I wish to share time with Deputy Trevor Sargent.
I welcome the opportunity to speak on the National Oil Reserves Agency Bill 2006. It is an important issue and an important debate because we need well thought out legislation in this area.
When we address important issues such as oil and gas, particularly our natural resources, we must have a comprehensive debate and listen to all views in the House. In recent days there have been massive increases in gas prices, particularly for families, the elderly and working people. Many people are upset about the 23% increase in gas prices, which will be a major issue in the coming weeks. I support these people on these issues. It was announced that workers would receive a 10% increase in pay over 27 months through national pay agreements and within 24 hours gas and other energy costs went through the roof. That is a disgrace and it is not acceptable in this day and age.
We need to have well thought out strategies regarding this legislation. We should not be afraid to look to other countries for advice on this legislation and the entire issue of energy, oil and gas. When considering the broader issue of oil and gas we should accept that these resources around our shores belong to the people of Ireland, not oil companies. There should be sensible policies regarding licences in these cases.

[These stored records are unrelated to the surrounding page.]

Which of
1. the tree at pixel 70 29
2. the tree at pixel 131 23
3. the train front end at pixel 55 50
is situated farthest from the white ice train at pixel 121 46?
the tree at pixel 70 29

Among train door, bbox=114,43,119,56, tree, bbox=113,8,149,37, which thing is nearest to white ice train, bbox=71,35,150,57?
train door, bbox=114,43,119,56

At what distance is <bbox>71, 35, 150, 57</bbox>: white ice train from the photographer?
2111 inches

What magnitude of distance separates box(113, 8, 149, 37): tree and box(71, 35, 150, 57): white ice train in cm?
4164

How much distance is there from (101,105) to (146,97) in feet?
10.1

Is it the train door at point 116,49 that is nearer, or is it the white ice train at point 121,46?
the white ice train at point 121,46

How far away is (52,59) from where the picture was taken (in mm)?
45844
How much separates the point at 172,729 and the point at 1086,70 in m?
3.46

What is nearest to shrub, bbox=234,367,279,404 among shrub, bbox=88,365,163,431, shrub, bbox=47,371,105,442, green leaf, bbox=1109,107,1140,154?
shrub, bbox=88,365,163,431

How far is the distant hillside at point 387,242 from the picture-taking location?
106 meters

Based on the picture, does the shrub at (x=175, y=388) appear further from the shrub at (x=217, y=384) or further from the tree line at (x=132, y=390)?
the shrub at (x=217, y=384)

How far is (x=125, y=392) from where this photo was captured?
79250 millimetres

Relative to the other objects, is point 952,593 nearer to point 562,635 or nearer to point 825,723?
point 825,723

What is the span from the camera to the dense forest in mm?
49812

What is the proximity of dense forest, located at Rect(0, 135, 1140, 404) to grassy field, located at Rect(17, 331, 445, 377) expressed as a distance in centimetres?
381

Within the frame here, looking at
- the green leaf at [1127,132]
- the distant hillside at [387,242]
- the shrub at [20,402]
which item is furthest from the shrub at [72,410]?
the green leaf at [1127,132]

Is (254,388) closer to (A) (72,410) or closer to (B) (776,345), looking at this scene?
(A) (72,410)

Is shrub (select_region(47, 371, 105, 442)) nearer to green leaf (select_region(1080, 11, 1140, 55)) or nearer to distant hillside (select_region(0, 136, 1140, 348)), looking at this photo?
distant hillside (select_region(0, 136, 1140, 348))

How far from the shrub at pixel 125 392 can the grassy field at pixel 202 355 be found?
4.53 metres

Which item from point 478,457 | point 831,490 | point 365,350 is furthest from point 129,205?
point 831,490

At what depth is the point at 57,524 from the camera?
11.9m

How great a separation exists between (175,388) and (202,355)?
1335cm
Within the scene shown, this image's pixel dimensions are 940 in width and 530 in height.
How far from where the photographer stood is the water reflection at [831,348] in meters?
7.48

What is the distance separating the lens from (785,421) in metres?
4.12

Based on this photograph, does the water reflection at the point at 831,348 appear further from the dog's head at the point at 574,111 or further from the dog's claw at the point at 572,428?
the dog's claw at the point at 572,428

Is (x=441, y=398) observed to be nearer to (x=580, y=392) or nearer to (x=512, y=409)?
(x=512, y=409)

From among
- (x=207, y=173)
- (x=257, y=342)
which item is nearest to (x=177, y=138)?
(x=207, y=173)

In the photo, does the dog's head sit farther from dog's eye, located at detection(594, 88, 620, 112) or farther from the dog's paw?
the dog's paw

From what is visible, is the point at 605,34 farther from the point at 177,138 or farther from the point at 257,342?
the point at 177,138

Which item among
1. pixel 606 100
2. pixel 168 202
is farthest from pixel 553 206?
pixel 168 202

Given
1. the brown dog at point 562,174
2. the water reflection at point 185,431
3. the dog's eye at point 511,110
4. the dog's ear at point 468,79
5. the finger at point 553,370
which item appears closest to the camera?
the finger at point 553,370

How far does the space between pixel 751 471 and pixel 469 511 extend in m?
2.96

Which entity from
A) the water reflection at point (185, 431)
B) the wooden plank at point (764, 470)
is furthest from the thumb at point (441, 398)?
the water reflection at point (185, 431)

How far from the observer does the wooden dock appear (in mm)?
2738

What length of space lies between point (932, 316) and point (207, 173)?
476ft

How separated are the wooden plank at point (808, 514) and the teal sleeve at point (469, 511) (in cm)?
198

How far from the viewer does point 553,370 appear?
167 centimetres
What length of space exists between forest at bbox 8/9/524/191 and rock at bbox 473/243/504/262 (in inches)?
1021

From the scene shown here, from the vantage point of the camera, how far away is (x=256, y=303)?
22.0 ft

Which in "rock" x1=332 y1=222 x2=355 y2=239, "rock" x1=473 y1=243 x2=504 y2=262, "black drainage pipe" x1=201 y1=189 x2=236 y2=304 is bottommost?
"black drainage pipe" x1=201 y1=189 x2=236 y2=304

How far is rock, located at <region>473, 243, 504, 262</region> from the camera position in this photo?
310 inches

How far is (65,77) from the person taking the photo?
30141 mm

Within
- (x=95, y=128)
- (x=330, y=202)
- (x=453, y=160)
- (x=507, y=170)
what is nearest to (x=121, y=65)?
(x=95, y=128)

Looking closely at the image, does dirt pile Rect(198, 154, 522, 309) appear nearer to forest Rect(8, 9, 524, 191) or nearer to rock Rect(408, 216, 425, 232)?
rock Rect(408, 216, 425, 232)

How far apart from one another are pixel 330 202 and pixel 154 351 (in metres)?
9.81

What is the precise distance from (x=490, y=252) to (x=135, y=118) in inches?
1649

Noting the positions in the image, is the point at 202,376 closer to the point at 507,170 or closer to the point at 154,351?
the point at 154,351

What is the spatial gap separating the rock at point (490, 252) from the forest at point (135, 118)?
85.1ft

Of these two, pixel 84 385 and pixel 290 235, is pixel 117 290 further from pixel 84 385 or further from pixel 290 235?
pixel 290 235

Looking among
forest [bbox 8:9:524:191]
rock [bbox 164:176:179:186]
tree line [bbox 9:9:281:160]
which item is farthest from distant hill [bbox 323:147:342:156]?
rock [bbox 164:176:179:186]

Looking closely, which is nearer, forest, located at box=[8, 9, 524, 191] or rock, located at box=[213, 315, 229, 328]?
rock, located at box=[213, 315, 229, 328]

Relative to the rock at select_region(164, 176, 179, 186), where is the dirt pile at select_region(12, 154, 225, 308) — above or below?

The main provision of the Bill is to establish a National Oil Reserves Agency, NORA, as a stand alone, non-commercial State body under the aegis of the Minister for Communications, Marine and Natural Resources with responsibility for the maintenance of strategic supplies of oil, in line with the State's oil stock holding obligations to the EU and the International Energy Agency. The Bill provides for the transfer of the Irish National Petroleum Corporation shareholding in NORA to the Minister for Communications, Marine and Natural Resources. The Bill also provides for the continued operation of the agency as a private limited company under the Companies Act. It will provide for a variable levy on disposals of petroleum products to be imposed on oil companies and consumers. Such a levy has operated since 1995 under EU regulations.

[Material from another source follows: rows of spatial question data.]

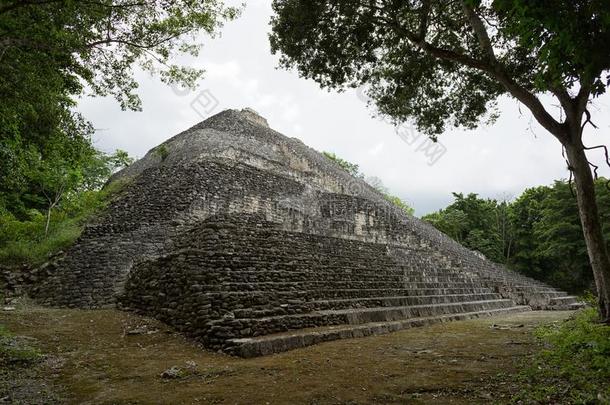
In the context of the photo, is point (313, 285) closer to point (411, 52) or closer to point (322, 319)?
point (322, 319)

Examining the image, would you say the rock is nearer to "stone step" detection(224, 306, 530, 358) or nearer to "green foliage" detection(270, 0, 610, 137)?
"stone step" detection(224, 306, 530, 358)

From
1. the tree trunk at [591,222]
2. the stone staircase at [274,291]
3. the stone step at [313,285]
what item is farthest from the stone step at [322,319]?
the tree trunk at [591,222]

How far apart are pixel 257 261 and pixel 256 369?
3.20 metres

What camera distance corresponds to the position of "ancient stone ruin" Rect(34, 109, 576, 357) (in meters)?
6.48

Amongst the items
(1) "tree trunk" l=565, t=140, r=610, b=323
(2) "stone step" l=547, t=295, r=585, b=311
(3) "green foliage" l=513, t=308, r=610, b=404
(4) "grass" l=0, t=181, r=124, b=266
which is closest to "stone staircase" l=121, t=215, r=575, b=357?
(3) "green foliage" l=513, t=308, r=610, b=404

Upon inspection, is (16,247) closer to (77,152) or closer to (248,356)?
(77,152)

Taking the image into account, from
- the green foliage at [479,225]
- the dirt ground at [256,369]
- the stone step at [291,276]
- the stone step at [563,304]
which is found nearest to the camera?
the dirt ground at [256,369]

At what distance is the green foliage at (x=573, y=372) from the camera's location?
3.05 m

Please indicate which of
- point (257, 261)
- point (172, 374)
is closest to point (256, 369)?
point (172, 374)

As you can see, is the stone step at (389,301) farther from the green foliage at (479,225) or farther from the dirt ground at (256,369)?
the green foliage at (479,225)

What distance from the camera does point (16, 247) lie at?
1034 cm

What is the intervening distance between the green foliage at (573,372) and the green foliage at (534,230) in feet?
45.2

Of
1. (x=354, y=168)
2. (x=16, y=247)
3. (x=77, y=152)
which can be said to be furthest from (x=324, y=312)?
(x=354, y=168)

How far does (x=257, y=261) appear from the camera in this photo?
762 centimetres
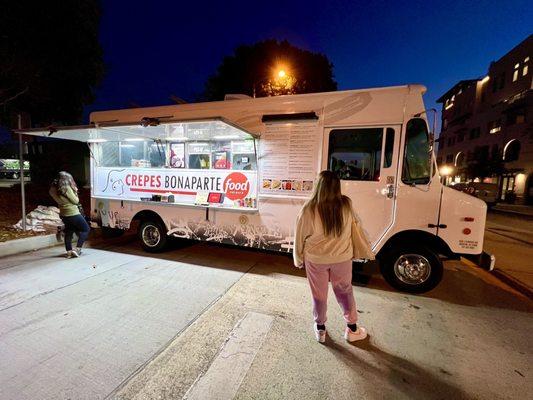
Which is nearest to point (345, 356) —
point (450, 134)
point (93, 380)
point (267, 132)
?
point (93, 380)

The Bill also makes provision for the furnishing of regular returns to the Minister regarding oil purchases, sales, consumption, imports and exports by oil companies, oil consumers and NORA. The Bill provides for the monitoring of compliance by oil companies and consumers with its provisions. The legislation also revokes the European Communities (Minimum Stocks of Petroleum Oils) Regulations 1995.

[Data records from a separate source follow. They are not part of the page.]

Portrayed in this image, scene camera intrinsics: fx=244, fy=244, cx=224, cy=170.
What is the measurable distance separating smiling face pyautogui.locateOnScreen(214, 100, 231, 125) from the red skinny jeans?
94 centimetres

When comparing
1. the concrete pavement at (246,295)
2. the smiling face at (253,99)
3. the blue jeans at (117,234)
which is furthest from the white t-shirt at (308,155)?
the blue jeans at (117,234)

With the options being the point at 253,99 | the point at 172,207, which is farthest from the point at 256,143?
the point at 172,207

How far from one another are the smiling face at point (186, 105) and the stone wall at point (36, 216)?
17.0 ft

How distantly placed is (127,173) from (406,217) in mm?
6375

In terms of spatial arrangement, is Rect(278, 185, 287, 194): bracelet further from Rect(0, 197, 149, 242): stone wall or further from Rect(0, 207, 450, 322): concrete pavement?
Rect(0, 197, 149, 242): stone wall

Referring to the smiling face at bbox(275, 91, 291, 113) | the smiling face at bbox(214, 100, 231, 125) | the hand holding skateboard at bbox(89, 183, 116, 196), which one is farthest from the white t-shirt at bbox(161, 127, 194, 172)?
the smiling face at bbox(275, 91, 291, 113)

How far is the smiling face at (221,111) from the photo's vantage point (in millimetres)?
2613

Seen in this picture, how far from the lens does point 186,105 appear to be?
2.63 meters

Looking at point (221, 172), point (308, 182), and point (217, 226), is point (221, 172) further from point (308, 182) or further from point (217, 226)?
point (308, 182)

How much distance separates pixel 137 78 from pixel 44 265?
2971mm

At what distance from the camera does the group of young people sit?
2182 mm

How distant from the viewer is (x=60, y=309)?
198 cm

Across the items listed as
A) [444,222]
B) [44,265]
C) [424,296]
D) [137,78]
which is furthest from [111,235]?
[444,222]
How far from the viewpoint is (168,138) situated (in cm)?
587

These are the main provisions in the legislation and they are very important in dealing with this issue. It is important in considering this Bill that we wake up to the future and examine alternative energy sources.
I strongly welcome some of the radical proposals that have been put forward concerning wind and sea as sources of power, as well as other sensible alternatives. On an island such as Ireland, great potential exists to invest in renewable energy, particularly wind farms, and people must accept that this is a clean, positive and constructive form of energy. I do not accept the criticisms from those who complain about the locations of wind farms because wind energy is a very sensible option that should be developed further. I acknowledge that we have made a start and that objectives have been put in place, but we must do far more in the future. Wind can be a major source of energy and we have a climate that is ideally suited to its use. This is the sensible way forward.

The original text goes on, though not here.